Action demandée A: D'après le texte sur les négociations chez Molson, pourquoi l'usine de Montréal fonctionne-t-elle au ralenti ? Répondez en une à trois phrases.
Action demandée B: Selon le texte sur les négociations chez Molson, quelle était la durée du contrat de travail prévu dans l'entente rejetée le 6 février ?
Action demandée C: Poursuivez le texte sur les négociations chez Molson à partir de sa dernière phrase.

[Texte d'exercice]

Les négociations se déroulent dans un climat de morosité à l'usine de la rue Notre-Dame. «On ne voit pas de (nouvelle) production arriver. On dirait que Montréal est désuet. On a peur que ça ferme Montréal et la brasserie Molson vient de Montréal», nous a confié un syndiqué sous le couvert de l'anonymat. Le porte-parole du syndicat ne s'est guère montré plus rassurant. « (Dans l'entente rejetée du 6 février), il n'y avait pas de promesse d'investissement. Il y avait simplement la promesse que la brasserie resterait ouverte et c'est déjà pas mal dans le contexte économique actuel», a dit Stéphane Lacroix.

L'usine de Montréal fonctionne au ralenti depuis la fermeture de la chaîne de production numéro 3 en 2008 à la suite de la perte du mandat de brassage de la bière Blue Moon pour le marché américain. Ça représentait le tiers de la production de l'usine montréalaise à l'époque. Cette bière est l'équivalente de la Rickard's White au Canada.

Gel des salaires pendant cinq ans

Dans l'entente qui a été rejetée le 6 février, le gel des salaires était la principale pomme de discorde. Le contrat de travail de sept ans prévoyait un gel salarial les cinq premières années. Il était toutefois prévu qu'une prime de près de 1000$ par année soit versée aux employés permanents pendant les années 2 à 5 du contrat de travail. Les employés temporaires de l'usine n'avaient droit à aucune augmentation de salaire pendant les cinq premières années. Une augmentation salariale de 1% était prévue les deux dernières années de la convention, en 2016 et 2017.

Chez Molson Coors, les avantages sociaux, comme les vacances, les assurances et le régime de retraite, sont établis en fonction du salaire et ne tiennent pas compte des primes.

[/Texte d'exercice]
[Données sources]

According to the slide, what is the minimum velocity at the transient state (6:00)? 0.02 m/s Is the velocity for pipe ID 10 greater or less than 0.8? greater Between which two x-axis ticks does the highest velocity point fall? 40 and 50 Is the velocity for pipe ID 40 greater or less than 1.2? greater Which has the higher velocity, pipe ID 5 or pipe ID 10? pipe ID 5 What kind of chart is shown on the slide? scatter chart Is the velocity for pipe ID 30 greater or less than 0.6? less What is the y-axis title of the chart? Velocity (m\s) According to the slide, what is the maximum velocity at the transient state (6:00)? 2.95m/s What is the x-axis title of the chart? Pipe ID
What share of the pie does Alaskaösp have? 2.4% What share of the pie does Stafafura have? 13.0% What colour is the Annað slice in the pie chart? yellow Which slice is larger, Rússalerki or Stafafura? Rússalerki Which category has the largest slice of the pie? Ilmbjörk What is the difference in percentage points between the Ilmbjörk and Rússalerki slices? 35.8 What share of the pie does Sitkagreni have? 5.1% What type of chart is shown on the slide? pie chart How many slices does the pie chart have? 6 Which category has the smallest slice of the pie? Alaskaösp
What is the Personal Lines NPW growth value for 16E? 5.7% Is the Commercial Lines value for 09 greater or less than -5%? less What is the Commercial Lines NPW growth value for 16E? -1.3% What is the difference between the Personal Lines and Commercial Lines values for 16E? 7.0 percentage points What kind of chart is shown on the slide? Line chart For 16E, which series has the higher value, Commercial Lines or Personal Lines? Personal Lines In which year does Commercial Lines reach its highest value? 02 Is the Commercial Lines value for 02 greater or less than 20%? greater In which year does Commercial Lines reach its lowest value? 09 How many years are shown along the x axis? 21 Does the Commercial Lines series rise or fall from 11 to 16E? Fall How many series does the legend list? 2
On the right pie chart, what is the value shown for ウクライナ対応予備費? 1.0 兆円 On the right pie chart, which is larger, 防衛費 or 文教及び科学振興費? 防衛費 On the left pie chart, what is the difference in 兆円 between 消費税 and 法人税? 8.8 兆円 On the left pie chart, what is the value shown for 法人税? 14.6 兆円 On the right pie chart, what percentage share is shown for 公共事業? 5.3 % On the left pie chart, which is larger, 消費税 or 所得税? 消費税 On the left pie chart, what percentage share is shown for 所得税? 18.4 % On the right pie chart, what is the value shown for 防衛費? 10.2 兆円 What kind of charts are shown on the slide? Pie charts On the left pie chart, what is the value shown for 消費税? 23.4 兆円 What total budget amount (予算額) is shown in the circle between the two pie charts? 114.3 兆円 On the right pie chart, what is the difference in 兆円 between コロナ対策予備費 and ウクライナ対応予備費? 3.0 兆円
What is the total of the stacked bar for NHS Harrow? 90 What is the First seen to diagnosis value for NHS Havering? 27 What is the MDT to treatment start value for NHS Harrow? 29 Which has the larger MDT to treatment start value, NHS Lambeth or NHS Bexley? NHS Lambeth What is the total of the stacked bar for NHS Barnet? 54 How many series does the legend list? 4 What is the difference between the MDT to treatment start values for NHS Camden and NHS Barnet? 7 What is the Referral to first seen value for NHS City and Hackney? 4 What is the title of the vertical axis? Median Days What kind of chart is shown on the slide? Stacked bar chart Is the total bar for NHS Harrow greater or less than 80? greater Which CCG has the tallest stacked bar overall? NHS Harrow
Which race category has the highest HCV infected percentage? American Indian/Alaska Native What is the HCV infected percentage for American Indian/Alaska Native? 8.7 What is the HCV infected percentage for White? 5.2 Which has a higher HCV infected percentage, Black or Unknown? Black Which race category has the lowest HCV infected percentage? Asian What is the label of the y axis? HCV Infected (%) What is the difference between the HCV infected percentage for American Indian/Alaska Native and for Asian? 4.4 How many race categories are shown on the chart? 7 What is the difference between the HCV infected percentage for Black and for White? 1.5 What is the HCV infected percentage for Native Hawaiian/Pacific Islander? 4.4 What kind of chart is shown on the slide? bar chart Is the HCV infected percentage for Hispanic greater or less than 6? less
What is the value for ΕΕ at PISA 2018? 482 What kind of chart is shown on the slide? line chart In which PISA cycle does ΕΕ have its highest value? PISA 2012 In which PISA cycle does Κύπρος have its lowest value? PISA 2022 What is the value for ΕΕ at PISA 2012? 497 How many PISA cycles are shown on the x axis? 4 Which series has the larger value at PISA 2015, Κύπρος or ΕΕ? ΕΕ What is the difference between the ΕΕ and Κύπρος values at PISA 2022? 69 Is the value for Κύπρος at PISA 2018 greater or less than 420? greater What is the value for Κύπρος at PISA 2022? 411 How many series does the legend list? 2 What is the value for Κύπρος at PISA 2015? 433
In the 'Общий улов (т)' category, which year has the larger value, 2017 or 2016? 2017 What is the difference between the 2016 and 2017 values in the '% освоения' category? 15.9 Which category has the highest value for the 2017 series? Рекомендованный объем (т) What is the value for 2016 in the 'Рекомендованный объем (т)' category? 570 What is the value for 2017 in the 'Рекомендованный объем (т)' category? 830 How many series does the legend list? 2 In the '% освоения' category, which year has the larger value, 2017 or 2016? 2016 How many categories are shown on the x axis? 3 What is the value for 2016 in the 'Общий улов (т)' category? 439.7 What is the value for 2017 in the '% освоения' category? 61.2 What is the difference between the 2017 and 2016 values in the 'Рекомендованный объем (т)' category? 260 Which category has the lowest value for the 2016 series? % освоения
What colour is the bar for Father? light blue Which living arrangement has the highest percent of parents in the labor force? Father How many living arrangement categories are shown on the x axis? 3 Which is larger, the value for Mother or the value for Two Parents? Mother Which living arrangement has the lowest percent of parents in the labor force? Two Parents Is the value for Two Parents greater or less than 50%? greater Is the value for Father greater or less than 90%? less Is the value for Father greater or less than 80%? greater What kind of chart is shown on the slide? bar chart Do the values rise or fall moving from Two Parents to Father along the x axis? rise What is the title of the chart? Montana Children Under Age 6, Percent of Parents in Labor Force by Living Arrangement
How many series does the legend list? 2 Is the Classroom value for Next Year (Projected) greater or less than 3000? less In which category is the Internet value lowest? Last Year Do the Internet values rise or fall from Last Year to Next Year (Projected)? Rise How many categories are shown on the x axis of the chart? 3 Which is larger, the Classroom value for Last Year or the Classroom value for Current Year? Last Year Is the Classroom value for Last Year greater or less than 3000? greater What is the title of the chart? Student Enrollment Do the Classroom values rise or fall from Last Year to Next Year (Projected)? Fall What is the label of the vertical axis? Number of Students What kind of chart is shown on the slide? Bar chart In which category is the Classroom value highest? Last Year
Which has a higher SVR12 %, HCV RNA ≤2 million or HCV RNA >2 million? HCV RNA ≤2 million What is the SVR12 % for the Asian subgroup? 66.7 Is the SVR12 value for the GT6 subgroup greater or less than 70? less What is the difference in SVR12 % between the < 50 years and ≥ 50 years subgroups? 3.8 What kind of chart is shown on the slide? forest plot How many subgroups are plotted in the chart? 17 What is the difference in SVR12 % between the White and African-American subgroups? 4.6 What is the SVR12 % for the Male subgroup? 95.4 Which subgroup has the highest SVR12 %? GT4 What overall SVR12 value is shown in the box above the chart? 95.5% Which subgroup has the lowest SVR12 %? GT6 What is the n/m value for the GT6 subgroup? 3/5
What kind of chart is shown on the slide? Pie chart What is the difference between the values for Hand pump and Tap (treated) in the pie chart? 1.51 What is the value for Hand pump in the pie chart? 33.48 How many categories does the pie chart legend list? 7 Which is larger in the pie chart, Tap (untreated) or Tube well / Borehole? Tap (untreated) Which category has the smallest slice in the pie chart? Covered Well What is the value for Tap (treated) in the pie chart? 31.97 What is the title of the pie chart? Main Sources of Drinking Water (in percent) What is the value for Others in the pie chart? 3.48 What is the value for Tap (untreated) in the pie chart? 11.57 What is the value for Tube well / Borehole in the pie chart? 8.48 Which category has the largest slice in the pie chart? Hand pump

[/Données sources]

Réponse écrite A: L'usine fonctionne au ralenti depuis la fermeture de la chaîne de production numéro 3 en 2008. Cette fermeture a suivi la perte du mandat de brassage de la bière Blue Moon pour le marché américain, qui représentait alors le tiers de la production de l'usine montréalaise.

Réponse écrite B: Le contrat de travail devait durer sept ans.

Réponse écrite C:
Le porte-parole des Teamsters parlait dans nos pages d'une augmentation de 8% en sept ans sans préciser ces détails. L'interprétation qu'il faisait du contenu de l'entente en a fait réagir certains.

Autre sujet d'insatisfaction, les prestations de retraite ne sont plus indexées depuis 2004. Chaque année de service donne droit à une rente mensuelle de 100$. Un travailleur ayant accumulé 85 points, par exemple 60 ans d'âge et 25 années de service, aura droit à une rente mensuelle non indexée de 2500$. Les travailleurs, dont il reste 15 ans à travailler avant la retraite, s'interrogent sur ce que vaudra une rente de 2500$ par mois en 2026.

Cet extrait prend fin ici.